Against Descript: Descript is a media production application, not an API service. They share the transcription capability but serve different use cases entirely. Descript for audio/video editing with transcript-based workflows. AssemblyAI for programmatic audio processing at scale.

Against ElevenLabs: ElevenLabs is primarily TTS with a voice agent platform. AssemblyAI is STT with audio intelligence. The overlap is minimal except in the voice agent space where both offer different ends of the pipeline.

Pricing at scale

For a production application processing significant audio volume, the math looks like this:

100 hours per day of Universal-1 transcription: $27/day, $810/month.
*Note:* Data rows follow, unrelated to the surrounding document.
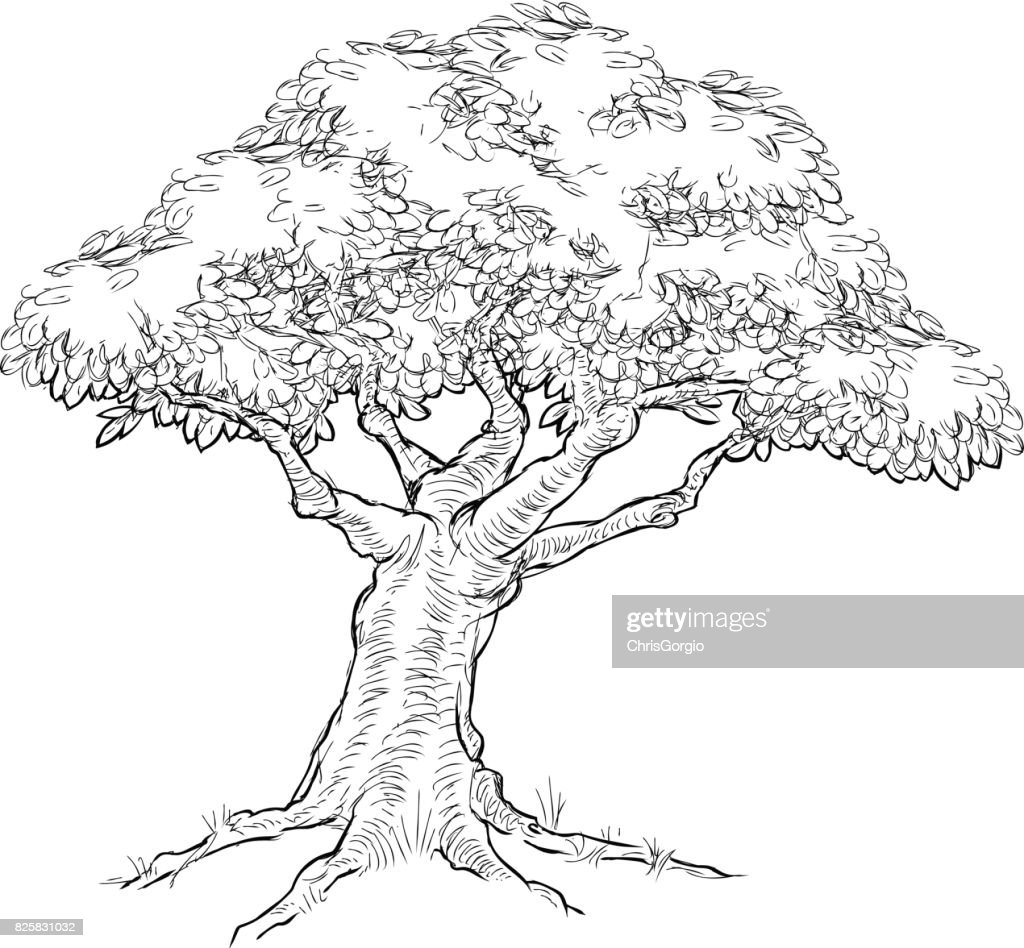 Woodcut sketch Style Tree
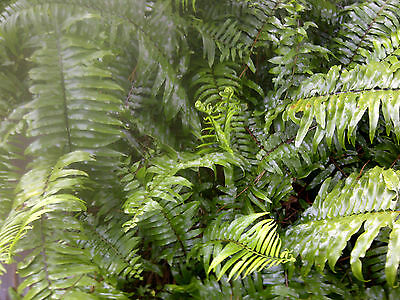 Boston Fern, Live Plant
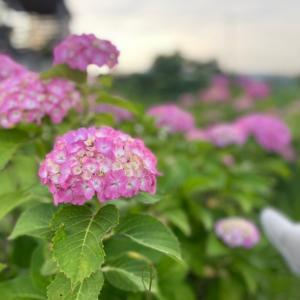 季節の花★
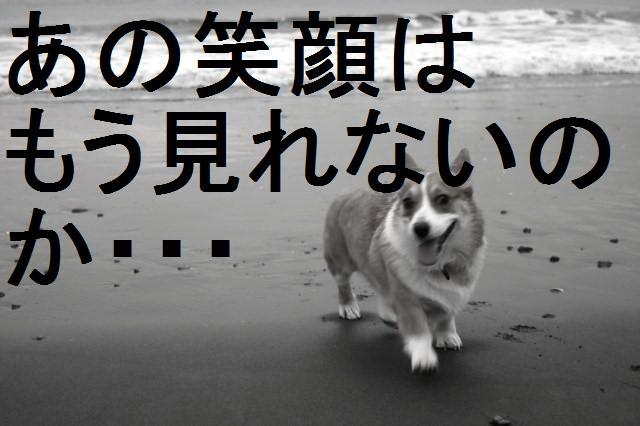 c0173042_15171543.jpg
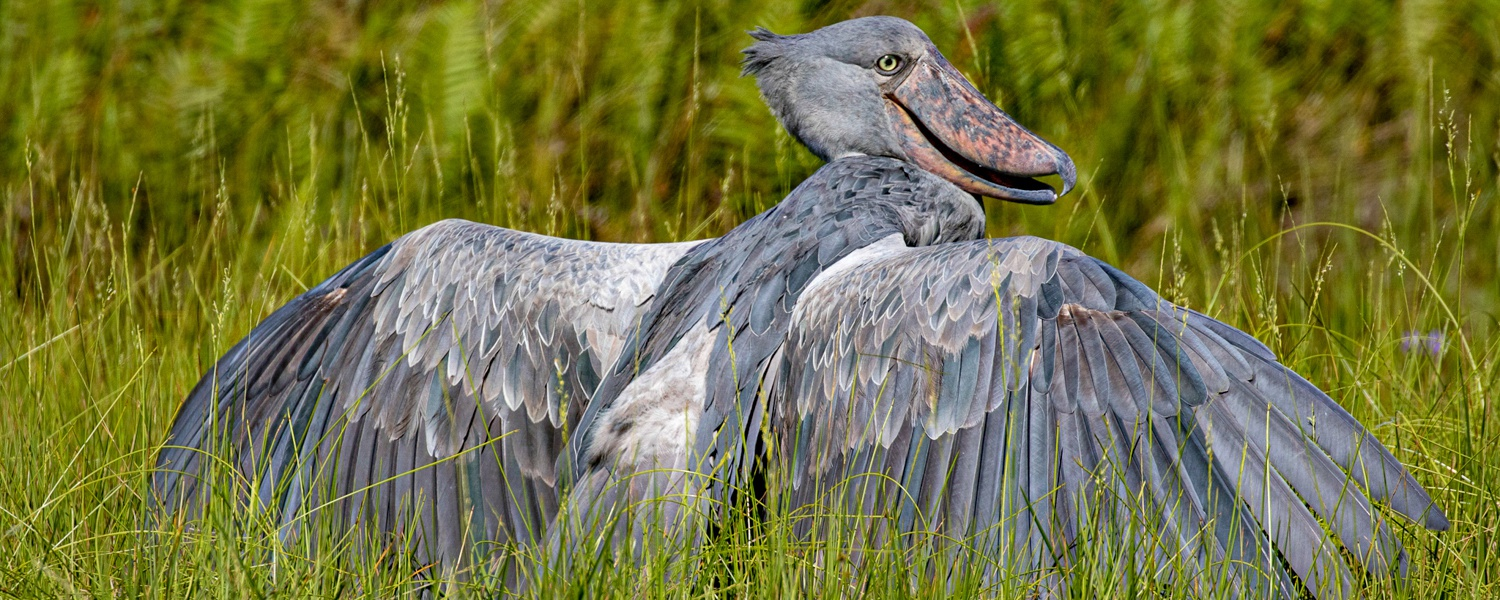 A Shoebill in the Nile Delta at Murchison Falls National Park, Uganda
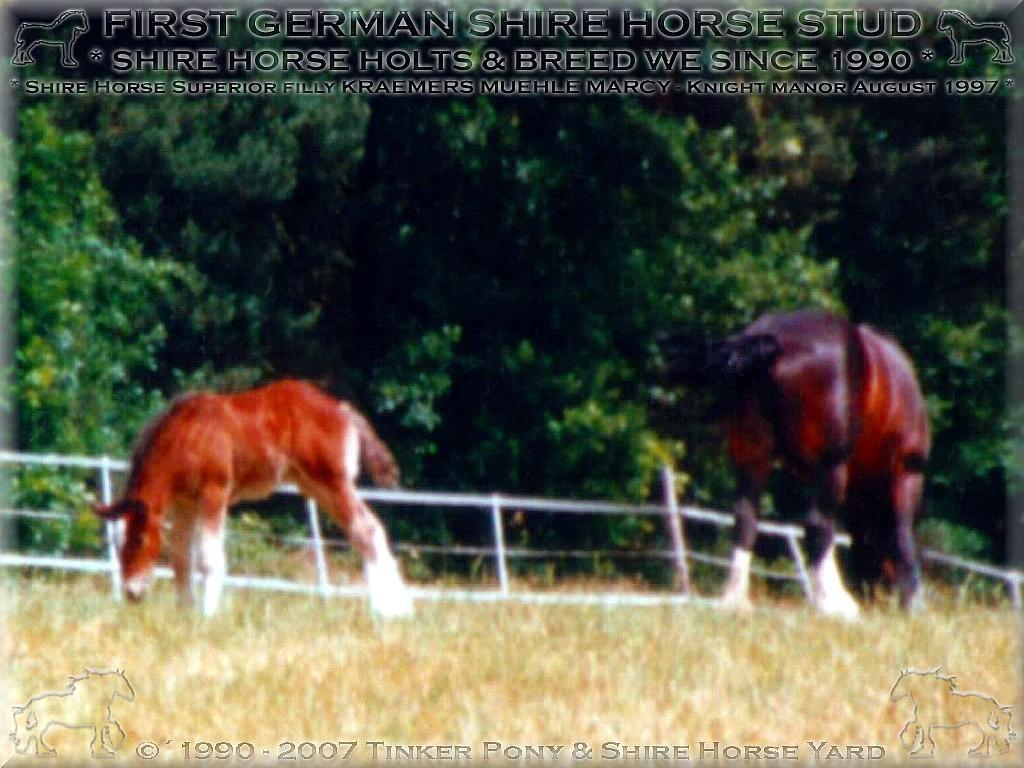 Herzlich Willkommen auf dem Tinker Pony & Shire Horse Hof - Meine beiden <b>Shire Horse Zuchtstute</b>n Admergill Diamond(links) und Eskape Margaret Rose, mit Ihren Fohlen Discovery und Marcy, im July 1997 auf dem Rittergut-Lehrbach.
Same volume with Universal-2: $165/day, $4,950/month. LeMUR analysis on 10% of transcripts at average complexity: variable, roughly $100-500/month depending on query complexity and transcript length.

For call centers, the Universal-1 numbers are often compelling compared to manual quality assurance costs. For research applications requiring maximum accuracy, Universal-2 pricing is steep but often justified by the downstream use of the transcript.

Volume pricing applies at enterprise tiers. If you're processing thousands of hours monthly, the Pay-As-You-Go rates are not the rates you'll actually pay.

Who should use AssemblyAI

Teams building audio intelligence applications where understanding transcript content matters beyond simple keyword matching. LeMUR is the reason to choose AssemblyAI for this category.

Compliance-sensitive applications in healthcare, legal, and financial services that need PII redaction, content moderation, and the option for a compliance framework (HIPAA BAA).

Call center and customer success analytics at companies that want to analyze more calls than human QA teams can manually review.

Developers in Java, Ruby, or Go who benefit from first-party SDK support that Deepgram doesn't offer.

Podcast and media companies building indexing, search, and discovery features on top of audio content where transcription plus intelligent analysis is the core capability.

What AssemblyAI doesn't cover

AssemblyAI has no TTS product. If you're building a voice agent that needs to speak as well as listen, you're combining AssemblyAI with a separate synthesis service. For a complete voice pipeline, ElevenLabs for TTS quality or Deepgram for low-latency integrated pipelines are the synthesis side.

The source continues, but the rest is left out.